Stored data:
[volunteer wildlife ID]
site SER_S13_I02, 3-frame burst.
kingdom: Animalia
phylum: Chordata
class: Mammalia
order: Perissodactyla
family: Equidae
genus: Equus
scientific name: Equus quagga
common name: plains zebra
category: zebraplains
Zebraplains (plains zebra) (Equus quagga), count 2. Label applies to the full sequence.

INSTRUCTIONS TO FOLLOW: Could you reproduce every record exactly as shown above?

WRITTEN REPLY:
[volunteer wildlife ID]
site SER_S13_I02, 3-frame burst.
kingdom: Animalia
phylum: Chordata
class: Mammalia
order: Perissodactyla
family: Equidae
genus: Equus
scientific name: Equus quagga
common name: plains zebra
category: zebraplains
Zebraplains (plains zebra) (Equus quagga), count 2. Label applies to the full sequence.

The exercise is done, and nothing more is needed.